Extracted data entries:
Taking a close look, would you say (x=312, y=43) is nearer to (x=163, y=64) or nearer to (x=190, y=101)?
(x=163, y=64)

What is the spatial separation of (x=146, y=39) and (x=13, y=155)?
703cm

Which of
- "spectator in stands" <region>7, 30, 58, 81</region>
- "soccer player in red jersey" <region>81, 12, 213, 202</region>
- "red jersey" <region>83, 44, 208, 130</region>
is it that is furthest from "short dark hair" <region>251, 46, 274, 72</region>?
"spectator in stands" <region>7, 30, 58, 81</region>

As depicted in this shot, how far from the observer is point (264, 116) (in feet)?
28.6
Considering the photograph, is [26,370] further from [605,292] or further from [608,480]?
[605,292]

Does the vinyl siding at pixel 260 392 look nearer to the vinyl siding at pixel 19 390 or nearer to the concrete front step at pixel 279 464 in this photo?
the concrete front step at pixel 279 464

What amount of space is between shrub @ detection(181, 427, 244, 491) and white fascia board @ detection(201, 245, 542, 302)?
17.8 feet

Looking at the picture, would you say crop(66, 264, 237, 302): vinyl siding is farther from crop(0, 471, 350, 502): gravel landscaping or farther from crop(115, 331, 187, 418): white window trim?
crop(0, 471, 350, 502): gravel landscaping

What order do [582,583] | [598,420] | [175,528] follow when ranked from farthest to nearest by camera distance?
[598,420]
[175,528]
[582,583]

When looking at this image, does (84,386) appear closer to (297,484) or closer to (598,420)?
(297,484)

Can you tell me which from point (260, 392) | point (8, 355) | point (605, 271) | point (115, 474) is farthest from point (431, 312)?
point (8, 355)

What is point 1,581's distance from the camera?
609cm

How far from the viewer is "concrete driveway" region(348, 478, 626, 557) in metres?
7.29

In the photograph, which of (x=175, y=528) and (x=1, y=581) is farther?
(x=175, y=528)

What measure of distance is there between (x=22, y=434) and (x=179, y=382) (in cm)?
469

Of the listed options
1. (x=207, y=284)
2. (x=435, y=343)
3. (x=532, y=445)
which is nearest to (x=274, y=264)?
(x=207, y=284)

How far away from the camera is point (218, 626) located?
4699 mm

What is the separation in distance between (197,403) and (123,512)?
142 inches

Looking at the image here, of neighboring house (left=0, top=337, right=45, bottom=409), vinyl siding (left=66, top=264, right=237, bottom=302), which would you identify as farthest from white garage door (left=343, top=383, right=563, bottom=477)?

Given request =
Take the line with "What order do" and all lines after it through the end of the records, and write them out exactly; include nothing else.

Output below =
What order do [582,583] | [598,420] | [175,528] follow when ranked from farthest to nearest by camera distance?
[598,420]
[175,528]
[582,583]

When looking at this image, does (84,386) appear closer to (297,484) or closer to (598,420)?
(297,484)

Can you tell me which from point (260, 392) | point (8, 355) | point (605, 271) | point (115, 474) is farthest from point (431, 312)?
point (8, 355)

What is point 1,581's distance from the camera?
609cm

How far from the viewer is "concrete driveway" region(348, 478, 626, 557) in metres?
7.29

In the photograph, which of (x=175, y=528) and (x=1, y=581) is farther?
(x=175, y=528)

What measure of distance is there between (x=22, y=434) and (x=179, y=382) (in cm)?
469

Of the listed options
1. (x=207, y=284)
2. (x=435, y=343)
3. (x=532, y=445)
which is nearest to (x=274, y=264)?
(x=207, y=284)

How far away from the camera is point (218, 626) located?
4699 mm

What is the separation in distance between (197,403) and (123,512)?
142 inches

Looking at the image here, of neighboring house (left=0, top=337, right=45, bottom=409), vinyl siding (left=66, top=264, right=237, bottom=302), which would you identify as farthest from white garage door (left=343, top=383, right=563, bottom=477)?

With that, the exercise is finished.